Bei einem Austausch des Sensors oder einer Fehlerdiagnose lässt sich das Elektronikgehäuse samt Messsystem unkompliziert entfernen. Dafür ist lediglich der eigentliche Sensor über zwei Schrauben vom Druckrohr zu trennen. Der Zylinder bleibt hydraulisch unter Druck stehend verschlossen, während der eigentliche Sensor sicher entfernt wird. Die Diagnose des ­Sensorzustands erfolgt mittels einer am Sensorgehäuse ange­brachten mehrfarbigen LED. Diese Diagnose-LED informiert über den Zustand des Positionssignals sowie über weitere Betriebszustände. Somit lässt sich der aktuelle Zustand auf einen Blick erfassen, ohne komplizierte Diagnoseverfahren oder ­zusätzliche Elektronik. Zudem lassen sich die magnetostriktiven Sensoren präzise auf den gewünschten Messbereich pro­grammieren. Wird ein anderer Messbereich benötigt, ist dieser ohne zusätzliche Tools anpassbar. 
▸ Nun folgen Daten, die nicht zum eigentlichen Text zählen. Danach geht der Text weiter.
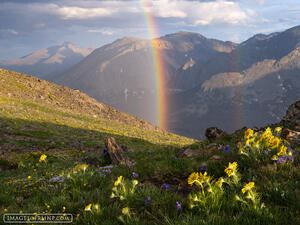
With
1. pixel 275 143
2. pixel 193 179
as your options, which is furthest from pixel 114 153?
pixel 193 179

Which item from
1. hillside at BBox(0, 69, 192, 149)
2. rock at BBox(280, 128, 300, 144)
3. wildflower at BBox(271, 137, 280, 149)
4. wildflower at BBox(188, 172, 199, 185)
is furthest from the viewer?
hillside at BBox(0, 69, 192, 149)

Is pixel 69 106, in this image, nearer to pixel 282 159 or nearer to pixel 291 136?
pixel 291 136

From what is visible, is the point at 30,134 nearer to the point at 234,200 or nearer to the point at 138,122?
the point at 234,200

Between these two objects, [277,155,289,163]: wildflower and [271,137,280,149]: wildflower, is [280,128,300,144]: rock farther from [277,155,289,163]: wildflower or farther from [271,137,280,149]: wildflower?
[277,155,289,163]: wildflower

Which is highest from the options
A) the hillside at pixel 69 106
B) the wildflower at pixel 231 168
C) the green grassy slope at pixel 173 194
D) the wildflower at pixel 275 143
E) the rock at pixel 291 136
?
the wildflower at pixel 275 143

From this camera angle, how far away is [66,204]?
4957mm

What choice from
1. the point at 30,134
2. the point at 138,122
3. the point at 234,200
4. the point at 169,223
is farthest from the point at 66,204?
the point at 138,122

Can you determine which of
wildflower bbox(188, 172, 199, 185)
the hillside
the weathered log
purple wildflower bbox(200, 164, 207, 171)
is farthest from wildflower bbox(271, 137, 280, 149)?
the hillside

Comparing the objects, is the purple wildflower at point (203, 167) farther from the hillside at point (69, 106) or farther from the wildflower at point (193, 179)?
the hillside at point (69, 106)

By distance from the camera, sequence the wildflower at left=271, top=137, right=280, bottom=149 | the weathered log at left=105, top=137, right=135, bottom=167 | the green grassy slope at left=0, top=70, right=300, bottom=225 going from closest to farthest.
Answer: the green grassy slope at left=0, top=70, right=300, bottom=225 → the wildflower at left=271, top=137, right=280, bottom=149 → the weathered log at left=105, top=137, right=135, bottom=167

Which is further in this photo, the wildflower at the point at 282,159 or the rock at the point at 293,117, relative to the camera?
the rock at the point at 293,117

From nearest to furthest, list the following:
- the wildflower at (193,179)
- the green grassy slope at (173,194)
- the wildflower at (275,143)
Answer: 1. the green grassy slope at (173,194)
2. the wildflower at (193,179)
3. the wildflower at (275,143)

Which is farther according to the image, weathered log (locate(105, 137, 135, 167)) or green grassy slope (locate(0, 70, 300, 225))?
weathered log (locate(105, 137, 135, 167))

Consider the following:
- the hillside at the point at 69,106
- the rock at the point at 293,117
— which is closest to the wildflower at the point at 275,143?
the rock at the point at 293,117
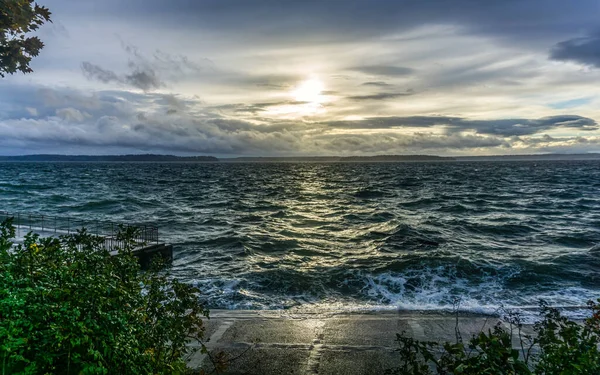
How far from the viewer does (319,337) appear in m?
9.99

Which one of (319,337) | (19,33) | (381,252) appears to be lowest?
(381,252)

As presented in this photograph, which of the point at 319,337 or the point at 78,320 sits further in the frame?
the point at 319,337

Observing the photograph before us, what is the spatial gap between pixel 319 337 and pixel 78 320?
7194 mm

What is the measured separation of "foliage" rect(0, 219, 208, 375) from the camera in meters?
3.51

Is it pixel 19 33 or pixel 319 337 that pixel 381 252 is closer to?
pixel 319 337

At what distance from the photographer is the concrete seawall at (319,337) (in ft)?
27.1

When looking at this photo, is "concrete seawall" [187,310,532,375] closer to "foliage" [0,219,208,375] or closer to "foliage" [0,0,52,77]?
"foliage" [0,219,208,375]

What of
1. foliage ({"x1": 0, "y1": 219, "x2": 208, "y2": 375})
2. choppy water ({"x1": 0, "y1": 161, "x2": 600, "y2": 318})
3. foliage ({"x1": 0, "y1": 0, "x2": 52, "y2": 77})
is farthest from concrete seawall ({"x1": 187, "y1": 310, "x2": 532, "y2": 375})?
foliage ({"x1": 0, "y1": 0, "x2": 52, "y2": 77})

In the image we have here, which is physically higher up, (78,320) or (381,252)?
(78,320)

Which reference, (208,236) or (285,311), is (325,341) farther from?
(208,236)

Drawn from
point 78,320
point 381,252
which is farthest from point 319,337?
point 381,252

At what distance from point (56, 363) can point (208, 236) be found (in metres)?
24.9

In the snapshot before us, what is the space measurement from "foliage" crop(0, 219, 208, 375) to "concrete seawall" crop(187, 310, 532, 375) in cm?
364

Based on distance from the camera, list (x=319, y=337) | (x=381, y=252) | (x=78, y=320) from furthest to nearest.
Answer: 1. (x=381, y=252)
2. (x=319, y=337)
3. (x=78, y=320)
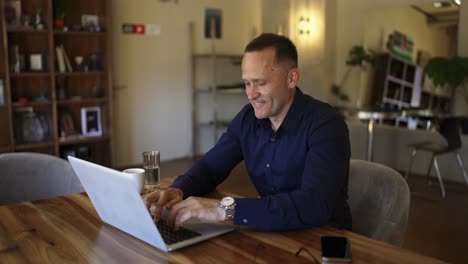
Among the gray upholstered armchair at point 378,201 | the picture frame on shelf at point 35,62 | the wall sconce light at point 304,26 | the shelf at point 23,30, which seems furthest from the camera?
the wall sconce light at point 304,26

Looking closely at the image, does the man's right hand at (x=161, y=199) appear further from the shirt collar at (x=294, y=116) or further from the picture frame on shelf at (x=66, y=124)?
the picture frame on shelf at (x=66, y=124)

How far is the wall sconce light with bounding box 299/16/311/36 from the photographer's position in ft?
21.0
Mobilhydraulische Anwendungen

Der 'Embedded LTE' ist für den Einsatz in der Mobilhydraulik optimiert. Er löst intern mit 16 Bit auf und bietet neben den analogen Ausgangssignalen von 0 bis 10 V und 4 bis 20 mA drei Signalbereiche für mobile Arbeitsmaschinen.

© Turck

Aufgrund ihrer ausladenden Sensor-Einheit eignen sich die in der Industrie genutzten Linearwegsensoren für den Mobilhydraulik-Markt nicht. Hier sind platzsparende Sensoren gefragt. Für diese Anforderungen bietet Turck den robusten ‚LTE‘-Linearwegsensor. Neben der Bauform entsprechen auch seine Standards den Anforderungen der Mobile-Equipment-Branche. Dank der Integration in den Hydraulikzylinder ist der Sensor in extremen Umgebungssituationen geschützt und somit unempfindlich gegenüber äußeren Einflüssen. Er widersteht Schocks bis 100 g und Vibrationen bis 30 g, wie sie bei Agrar- oder Forstmaschinen alltäglich sind; auch für Hydraulikzylinder von Baumaschinen ist er geeignet.

Autor: 
Christan Voß ist Leiter Produktmanagement Linear- und Drehwegsensoren bei Turck in Mülheim.